Con el objetivo de ordenar la movilidad urbana y potenciar el desarrollo comercial en el centro de la ciudad, el Municipio de Ezeiza puso en marcha un nuevo sistema de estacionamiento medido a través de la aplicación Ezeiza Medido. La iniciativa busca optimizar el uso del espacio público en las zonas de mayor congestión vehicular y facilitar el acceso a los comercios y dependencias públicas. La medida rige dentro del cuadrante delimitado por las calles Presidente Perón, French, Arturo Illia y Nicolás Avellaneda hasta 12 de Octubre, e incluye una hora de estacionamiento gratuito para quienes realicen trámites o compras breves.
Al respecto, el intendente Gastón Granados explicó que el sistema responde a una problemática cotidiana: “Mucha gente se va a trabajar a Capital tomando el tren, deja el auto a las 6 de la mañana y vuelve a la tarde, ocupando un espacio en el centro todo el día. Después, cuando una persona quiere venir a un comercio, no encuentra lugar”. Granados subrayó además que la recaudación no es el objetivo central del programa: “Hoy la realidad es que estamos viendo cómo la gente lo agradece porque siempre encuentra lugar. Y el que no quiere pagar camina una o dos cuadras, estaciona fuera del sector de estacionamiento medido y se termina el problema”.
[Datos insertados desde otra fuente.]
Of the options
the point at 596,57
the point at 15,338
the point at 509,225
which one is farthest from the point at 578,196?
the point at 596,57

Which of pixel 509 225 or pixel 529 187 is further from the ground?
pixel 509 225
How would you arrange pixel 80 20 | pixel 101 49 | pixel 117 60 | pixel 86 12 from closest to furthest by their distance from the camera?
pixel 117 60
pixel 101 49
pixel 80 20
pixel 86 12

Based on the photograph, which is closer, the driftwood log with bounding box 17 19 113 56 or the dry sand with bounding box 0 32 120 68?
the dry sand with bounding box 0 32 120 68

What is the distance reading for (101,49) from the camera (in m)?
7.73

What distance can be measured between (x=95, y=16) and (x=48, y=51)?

Para quienes necesiten permanecer más tiempo, el valor del estacionamiento es de 700 pesos por hora. “No es un monto descabellado para alguien que deba realizar un trámite que dure más de una hora. Lo importante es que el vecino que quiere comprar encuentre un lugar cerca del comercio y que el comerciante tenga espacios disponibles en su cuadra”, remarcó el jefe comunal. En ese sentido, detalló que la primera hora sin costo está pensada para facilitar gestiones rápidas: “Si vengo a hacer un trámite a la municipalidad o a pagar un impuesto, me puede llevar 15, 20 o 30 minutos. Esa persona estaciona en la puerta, no paga y se retira”. Finalmente, sostuvo que se trata de una política pública pensada para la mayoría de los vecinos: “Es una medida que ayuda a ordenar y a facilitarle la vida tanto a los vecinos como a los comerciantes”.
—Simultáneamente están impulsando cambios en la dirección de las calles.
—Estamos ordenando el tránsito. Sabemos que cuesta que la gente se acostumbre. Aunque haya carteles, muchos siguen circulando como lo hicieron toda la vida. Por eso estamos trabajando con los agentes de tránsito para educar y lograr que se respeten las normas, lo que termina siendo más rápido, más armonioso y más seguro.
—¿Estos cambios se aplican en todas las localidades?
—Sí. Además, colocamos carteles nomencladores con el nombre y la altura de las calles en todos los barrios. Hoy uno llega a una esquina y sabe exactamente dónde está, sin necesidad de usar el celular. Eso ayuda mucho, sobre todo a quienes vienen de afuera.